Figure 10a shows a spheroid cultured in the microwell with large magnification. Spheroid-derived cells display an invasion process that is expected by U-87 MG cell type and indicates that the spheroid formed in the microwells can be phenotypically used for various studies. Since the microwell shape is six-sided, the spheroid appears to have taken the shape of a container during cell aggregation. Figure 10b–e shows the result of the viability assay using AO/PI staining after 4 days of spheroid formed.
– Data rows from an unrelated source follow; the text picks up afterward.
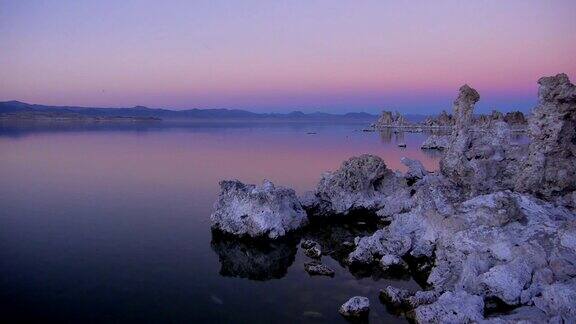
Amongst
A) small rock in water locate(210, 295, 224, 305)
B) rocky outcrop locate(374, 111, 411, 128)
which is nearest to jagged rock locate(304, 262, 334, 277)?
small rock in water locate(210, 295, 224, 305)

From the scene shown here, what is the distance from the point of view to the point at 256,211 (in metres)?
21.1

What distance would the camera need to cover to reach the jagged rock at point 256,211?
2095 cm

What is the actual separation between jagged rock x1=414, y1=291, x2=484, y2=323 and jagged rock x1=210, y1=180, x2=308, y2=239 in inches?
374

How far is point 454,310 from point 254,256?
9395mm

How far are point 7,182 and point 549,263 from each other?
35473 mm

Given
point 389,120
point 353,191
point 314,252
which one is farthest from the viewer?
point 389,120

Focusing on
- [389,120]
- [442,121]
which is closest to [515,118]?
[442,121]

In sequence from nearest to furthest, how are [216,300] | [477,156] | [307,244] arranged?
[216,300]
[307,244]
[477,156]

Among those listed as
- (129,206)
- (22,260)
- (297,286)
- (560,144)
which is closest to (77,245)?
(22,260)

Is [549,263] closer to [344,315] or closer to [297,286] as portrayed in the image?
[344,315]

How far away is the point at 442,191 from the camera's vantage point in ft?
67.2

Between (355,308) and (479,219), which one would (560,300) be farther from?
(355,308)

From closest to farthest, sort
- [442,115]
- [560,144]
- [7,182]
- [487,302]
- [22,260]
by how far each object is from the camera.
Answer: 1. [487,302]
2. [22,260]
3. [560,144]
4. [7,182]
5. [442,115]

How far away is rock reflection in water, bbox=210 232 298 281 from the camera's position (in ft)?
56.8
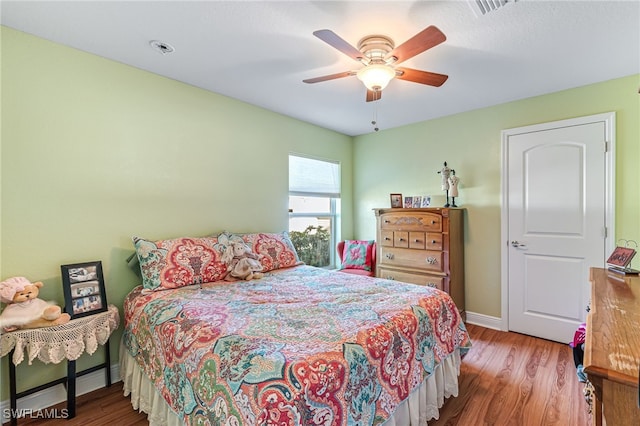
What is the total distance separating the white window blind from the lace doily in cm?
226

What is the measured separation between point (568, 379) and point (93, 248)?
3.70 metres

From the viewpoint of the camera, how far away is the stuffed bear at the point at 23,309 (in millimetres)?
1627

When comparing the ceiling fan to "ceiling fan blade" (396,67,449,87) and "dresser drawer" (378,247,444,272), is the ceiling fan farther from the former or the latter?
"dresser drawer" (378,247,444,272)

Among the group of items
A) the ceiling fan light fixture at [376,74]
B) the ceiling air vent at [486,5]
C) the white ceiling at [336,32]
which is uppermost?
the white ceiling at [336,32]

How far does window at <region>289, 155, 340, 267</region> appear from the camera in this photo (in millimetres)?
3672

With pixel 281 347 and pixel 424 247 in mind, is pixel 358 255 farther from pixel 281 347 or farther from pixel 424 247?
pixel 281 347

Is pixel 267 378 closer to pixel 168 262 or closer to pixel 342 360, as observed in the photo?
pixel 342 360

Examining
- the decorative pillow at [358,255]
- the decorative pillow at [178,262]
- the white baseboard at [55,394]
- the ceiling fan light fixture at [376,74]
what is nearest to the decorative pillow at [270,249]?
the decorative pillow at [178,262]

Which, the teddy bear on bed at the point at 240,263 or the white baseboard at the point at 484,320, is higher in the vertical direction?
the teddy bear on bed at the point at 240,263

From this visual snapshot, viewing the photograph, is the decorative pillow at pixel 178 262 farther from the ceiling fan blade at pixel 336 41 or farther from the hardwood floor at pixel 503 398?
the ceiling fan blade at pixel 336 41

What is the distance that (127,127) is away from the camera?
2.31 m

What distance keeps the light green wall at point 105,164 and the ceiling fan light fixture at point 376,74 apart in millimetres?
1633

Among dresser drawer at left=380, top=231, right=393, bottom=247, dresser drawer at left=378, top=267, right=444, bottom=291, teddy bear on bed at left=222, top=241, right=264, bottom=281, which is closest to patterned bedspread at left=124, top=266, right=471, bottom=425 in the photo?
teddy bear on bed at left=222, top=241, right=264, bottom=281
Green color for merged image illustrates the high percentage of live cells versus dead cells. Based on the image analysis, it was estimated that the viability of the cells of the proliferating layer was over 90%.

Figure 10
figure 10

(a) The spheroid appears to have taken the shape of the container (hexagonal shape) during cell aggregation. (be) The result of the viability assay using AO/PI staining after 4 days of spheroid formed. Green color for merged image illustrates the high percentage of live cells versus dead cells.

Conclusions

In the present study, we developed a new method for fabrication of a large size master mold containing high-resolution 3D microstructures. Manufacturing of high-resolution and low-resolution components was carried out using the lab-made PµSL 3D printer and the CNC micro-milling methods, respectively. In the next step, fabricated components assembled to form a master mold, which is employed for PDMS casting. To evaluate this approach, we used it to make a conical microwell-based microfluidic chip for generating tumor spheroid. The microwell depth directly affects the shear stress of fluid flow and diffusion of the reagents. Accordingly, to investigate the effect of depth on the spheroid formation, we developed chips with various microwell depths. Experimental results showed, as the depth of the microwell increases, the number of cells captured in the microwell increases, and the probability of the cell escaping due to fluid flow decreases. But at a depth of greater than 300 μm, the numerical simulation results indicated that a secondary flow is generated in the microwell. Secondary flow prevents the escape of cells from the microwells, but at the same time limits the exchange of nutrients, oxygen, and excretory materials between the cells and the fluid flow. Also, in deep microwells, spheroids can be located at different distances from the microwell bottom, so not all microwells can be imaged simultaneously. In this case, the focal position of the microscope must be adjusted separately for each microwell. According to experimental and numerical results, a depth of 300 μm was selected as the optimal microwell depth to generate the spheroid. The results exhibited that at a depth of 300 μm, this platform enabled tumor spheroids culture with uniform structure. Ultimately, using the established method, it is possible to construct the desired microfluid high-resolution chip with customized size. Furthermore, the developed microwell chip is a promising tool for the practical formation of spheroids in biological laboratories to evaluate anticancer drugs' effectiveness.